● **Dataset records**
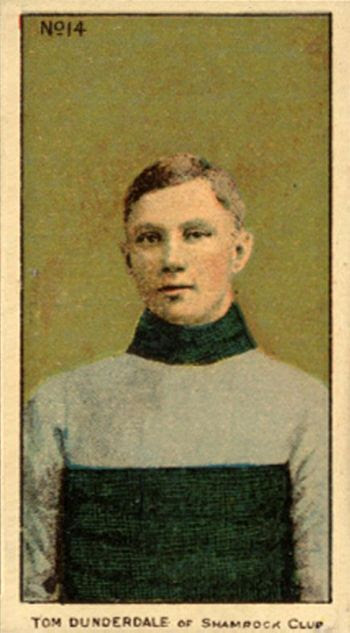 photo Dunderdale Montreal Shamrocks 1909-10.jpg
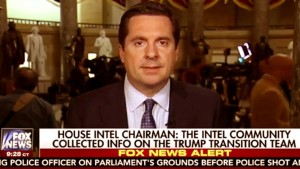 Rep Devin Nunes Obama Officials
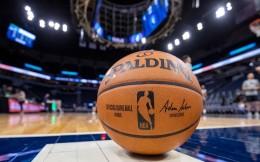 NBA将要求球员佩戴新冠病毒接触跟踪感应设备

...

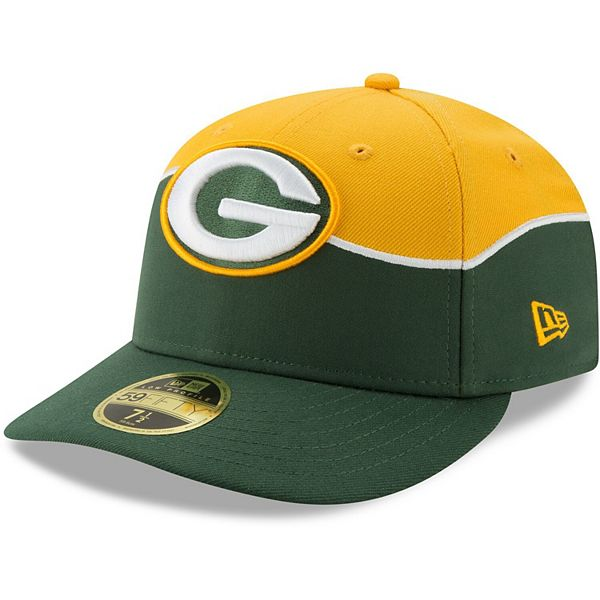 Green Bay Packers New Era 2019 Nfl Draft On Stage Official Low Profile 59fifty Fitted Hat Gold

* * *

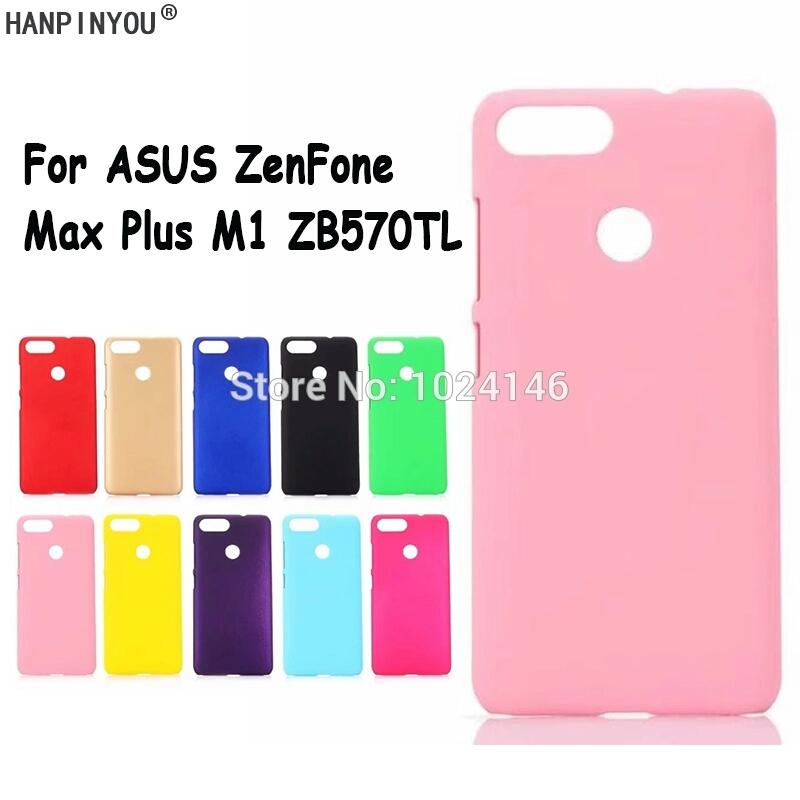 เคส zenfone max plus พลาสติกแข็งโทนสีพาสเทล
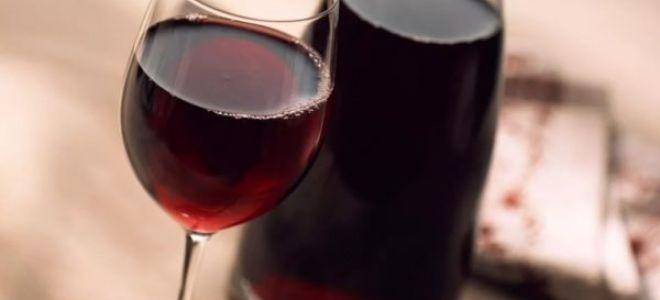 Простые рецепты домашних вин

● **Task objective**
Leaving out the pictures, please output the lines in the entries above from the one with "Rep Devin Nunes Obama Officials" through the one with "NBA将要求球员佩戴新冠病毒接触跟踪感应设备", exactly as they are.

● **Reply**
 Rep Devin Nunes Obama Officials
 NBA将要求球员佩戴新冠病毒接触跟踪感应设备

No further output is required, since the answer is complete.